Fire, Smoke, Floods, Hail – we thought we had endured our fair share. If the Australian community was not already rattled, we are now facing one of the worst global health outbreaks since the Spanish flu of 1918 – the unprecedented era of Coronavirus – COVID-19.
100 Years on and while we have access to a plethora of technology and medical advancements, our weakest link to our very way of life is a virus we don’t understand and worse yet a virus we have no vaccine for. We are entering unchartered waters.
The new threat and change.
The impact of COVID-19 on humans is the one that we won’t understand for some time.

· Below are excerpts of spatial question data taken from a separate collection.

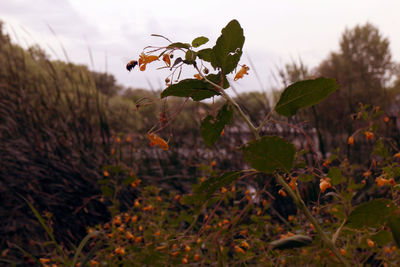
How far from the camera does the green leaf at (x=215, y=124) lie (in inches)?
20.6

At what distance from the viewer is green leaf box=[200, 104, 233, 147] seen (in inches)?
20.6

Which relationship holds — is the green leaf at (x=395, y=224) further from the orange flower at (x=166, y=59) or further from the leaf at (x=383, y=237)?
the orange flower at (x=166, y=59)

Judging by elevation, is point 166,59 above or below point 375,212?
above

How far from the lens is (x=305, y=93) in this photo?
47 centimetres

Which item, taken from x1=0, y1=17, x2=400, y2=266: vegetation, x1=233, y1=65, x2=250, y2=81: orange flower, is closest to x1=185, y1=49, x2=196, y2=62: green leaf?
x1=0, y1=17, x2=400, y2=266: vegetation

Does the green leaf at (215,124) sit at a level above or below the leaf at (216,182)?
above

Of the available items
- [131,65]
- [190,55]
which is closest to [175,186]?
[131,65]

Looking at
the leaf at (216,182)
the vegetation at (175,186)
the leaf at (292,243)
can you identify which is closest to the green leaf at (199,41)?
the vegetation at (175,186)

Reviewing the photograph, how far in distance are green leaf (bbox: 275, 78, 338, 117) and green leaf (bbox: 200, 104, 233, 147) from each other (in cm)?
8

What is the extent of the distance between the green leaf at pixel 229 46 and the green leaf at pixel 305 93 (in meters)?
0.09

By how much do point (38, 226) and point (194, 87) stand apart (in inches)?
90.4

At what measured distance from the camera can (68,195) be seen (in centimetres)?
222

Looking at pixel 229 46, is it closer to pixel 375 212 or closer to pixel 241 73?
pixel 241 73

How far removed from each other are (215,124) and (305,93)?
0.15 m
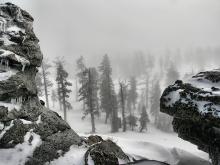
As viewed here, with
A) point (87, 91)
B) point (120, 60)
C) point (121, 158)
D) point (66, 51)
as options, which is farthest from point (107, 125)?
point (66, 51)

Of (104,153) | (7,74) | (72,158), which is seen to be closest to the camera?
(72,158)

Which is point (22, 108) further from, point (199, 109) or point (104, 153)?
point (199, 109)

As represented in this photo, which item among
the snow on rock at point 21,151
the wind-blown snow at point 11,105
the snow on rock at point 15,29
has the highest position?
the snow on rock at point 15,29

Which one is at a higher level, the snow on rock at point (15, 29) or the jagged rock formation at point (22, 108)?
the snow on rock at point (15, 29)

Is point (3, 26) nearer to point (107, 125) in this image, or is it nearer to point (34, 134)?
point (34, 134)

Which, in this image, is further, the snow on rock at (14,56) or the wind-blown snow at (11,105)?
the snow on rock at (14,56)

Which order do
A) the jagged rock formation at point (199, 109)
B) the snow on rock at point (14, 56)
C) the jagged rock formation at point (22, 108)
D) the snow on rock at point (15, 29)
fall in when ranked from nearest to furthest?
1. the jagged rock formation at point (22, 108)
2. the jagged rock formation at point (199, 109)
3. the snow on rock at point (14, 56)
4. the snow on rock at point (15, 29)

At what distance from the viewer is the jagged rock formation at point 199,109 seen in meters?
15.2

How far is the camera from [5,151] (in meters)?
13.7

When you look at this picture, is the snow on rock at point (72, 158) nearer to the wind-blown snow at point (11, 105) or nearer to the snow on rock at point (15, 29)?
the wind-blown snow at point (11, 105)

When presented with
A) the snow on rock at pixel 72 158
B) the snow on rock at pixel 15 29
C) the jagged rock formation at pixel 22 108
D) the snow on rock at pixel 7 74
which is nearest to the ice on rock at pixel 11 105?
the jagged rock formation at pixel 22 108

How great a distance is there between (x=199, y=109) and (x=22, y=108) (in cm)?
964

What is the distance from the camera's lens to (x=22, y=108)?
1550 centimetres

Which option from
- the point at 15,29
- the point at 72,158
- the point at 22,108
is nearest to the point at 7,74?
the point at 22,108
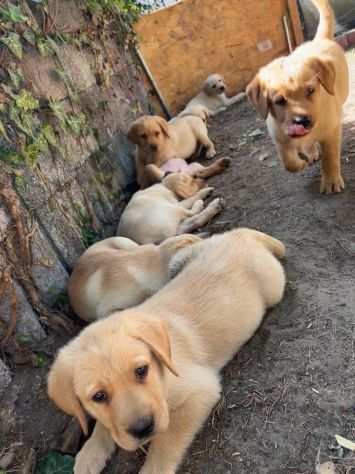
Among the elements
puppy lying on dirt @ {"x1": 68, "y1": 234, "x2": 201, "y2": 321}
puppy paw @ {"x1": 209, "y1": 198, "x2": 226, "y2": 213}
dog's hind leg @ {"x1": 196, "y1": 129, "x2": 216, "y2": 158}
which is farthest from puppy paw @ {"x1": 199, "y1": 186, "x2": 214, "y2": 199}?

Day by day our lives are changing and there is no sign of these changes being temporary, the worst is likely yet to come.
General things we take for granted every day like switching on the power, travelling on public transport, having brunch at our favourite café or visiting our loved ones are now activities we are unable to pursue.

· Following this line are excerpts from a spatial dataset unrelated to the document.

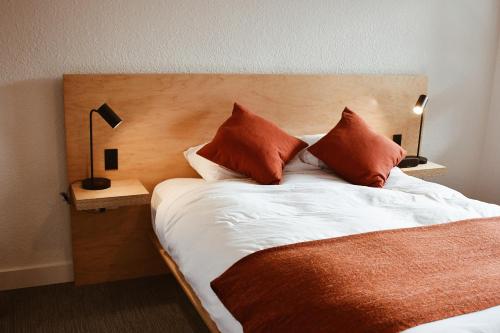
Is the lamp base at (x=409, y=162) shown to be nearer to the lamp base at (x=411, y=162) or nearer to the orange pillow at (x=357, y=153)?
the lamp base at (x=411, y=162)

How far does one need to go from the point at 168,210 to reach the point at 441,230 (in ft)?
4.24

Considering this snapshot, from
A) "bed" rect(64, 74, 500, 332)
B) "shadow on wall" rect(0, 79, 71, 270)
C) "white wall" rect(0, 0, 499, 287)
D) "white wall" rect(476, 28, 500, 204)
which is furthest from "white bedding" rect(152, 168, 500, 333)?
"white wall" rect(476, 28, 500, 204)

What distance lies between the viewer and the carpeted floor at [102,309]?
2605 mm

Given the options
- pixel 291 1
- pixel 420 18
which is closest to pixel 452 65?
pixel 420 18

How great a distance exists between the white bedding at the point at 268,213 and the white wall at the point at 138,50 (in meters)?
0.67

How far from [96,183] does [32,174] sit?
375 mm

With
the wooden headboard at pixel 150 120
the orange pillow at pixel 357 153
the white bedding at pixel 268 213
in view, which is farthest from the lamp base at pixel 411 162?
the wooden headboard at pixel 150 120

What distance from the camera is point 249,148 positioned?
2912 millimetres

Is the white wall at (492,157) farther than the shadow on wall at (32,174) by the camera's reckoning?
Yes

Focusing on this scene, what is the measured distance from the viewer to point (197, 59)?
3.12m

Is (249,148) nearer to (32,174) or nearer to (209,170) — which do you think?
(209,170)

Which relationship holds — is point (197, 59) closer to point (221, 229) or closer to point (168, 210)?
point (168, 210)

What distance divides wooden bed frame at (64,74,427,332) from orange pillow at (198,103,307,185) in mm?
200

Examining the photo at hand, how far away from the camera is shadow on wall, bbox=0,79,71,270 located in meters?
2.80
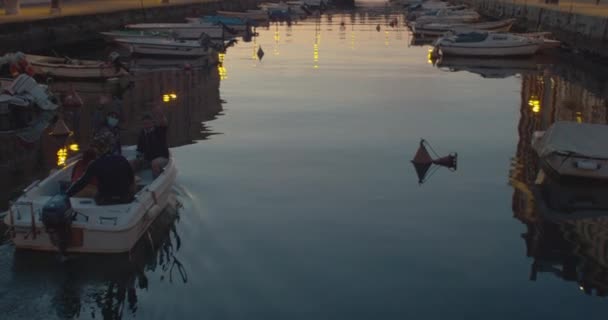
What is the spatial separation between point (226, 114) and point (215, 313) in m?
15.2

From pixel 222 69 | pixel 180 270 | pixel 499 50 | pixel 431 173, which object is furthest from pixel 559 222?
pixel 499 50

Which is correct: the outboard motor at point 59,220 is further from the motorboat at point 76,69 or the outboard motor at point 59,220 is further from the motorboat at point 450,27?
the motorboat at point 450,27

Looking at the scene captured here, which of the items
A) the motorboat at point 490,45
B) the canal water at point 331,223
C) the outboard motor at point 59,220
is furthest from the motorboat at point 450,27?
the outboard motor at point 59,220

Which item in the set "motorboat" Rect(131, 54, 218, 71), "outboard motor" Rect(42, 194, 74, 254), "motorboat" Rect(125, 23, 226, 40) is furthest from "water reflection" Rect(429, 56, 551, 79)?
"outboard motor" Rect(42, 194, 74, 254)

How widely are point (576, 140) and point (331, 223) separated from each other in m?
6.22

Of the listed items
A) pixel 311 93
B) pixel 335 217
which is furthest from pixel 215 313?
pixel 311 93

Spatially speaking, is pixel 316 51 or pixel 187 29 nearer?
pixel 316 51

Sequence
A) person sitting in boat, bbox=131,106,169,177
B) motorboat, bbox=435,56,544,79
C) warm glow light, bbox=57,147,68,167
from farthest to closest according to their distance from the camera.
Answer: motorboat, bbox=435,56,544,79
warm glow light, bbox=57,147,68,167
person sitting in boat, bbox=131,106,169,177

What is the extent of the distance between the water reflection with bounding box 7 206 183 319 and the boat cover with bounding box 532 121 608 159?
326 inches

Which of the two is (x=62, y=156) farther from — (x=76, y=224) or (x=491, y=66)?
(x=491, y=66)

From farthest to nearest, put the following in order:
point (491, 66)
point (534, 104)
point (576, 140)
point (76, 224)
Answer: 1. point (491, 66)
2. point (534, 104)
3. point (576, 140)
4. point (76, 224)

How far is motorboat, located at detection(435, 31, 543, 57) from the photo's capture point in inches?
1641

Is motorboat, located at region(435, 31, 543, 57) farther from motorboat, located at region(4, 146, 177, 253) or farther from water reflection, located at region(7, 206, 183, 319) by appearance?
motorboat, located at region(4, 146, 177, 253)

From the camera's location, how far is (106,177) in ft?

Globally ‘social distancing’ is the new ‘hello’. Working from home, the closure of schools, the grounding of planes and the shutting of international borders are modifying our daily interactions.
The reliance on video conferencing and the virtual world is rapidly being introduced to try and keep employees working remotely in efforts to keep the economy ticking.
The question remains, once we all adapt to this new norm, and employers begin to understand the benefits & efficiencies of a remote workforce will we ever return to our office-based work? Will this global pandemic thrust us into digital mobility, cloud computing, telecommunications?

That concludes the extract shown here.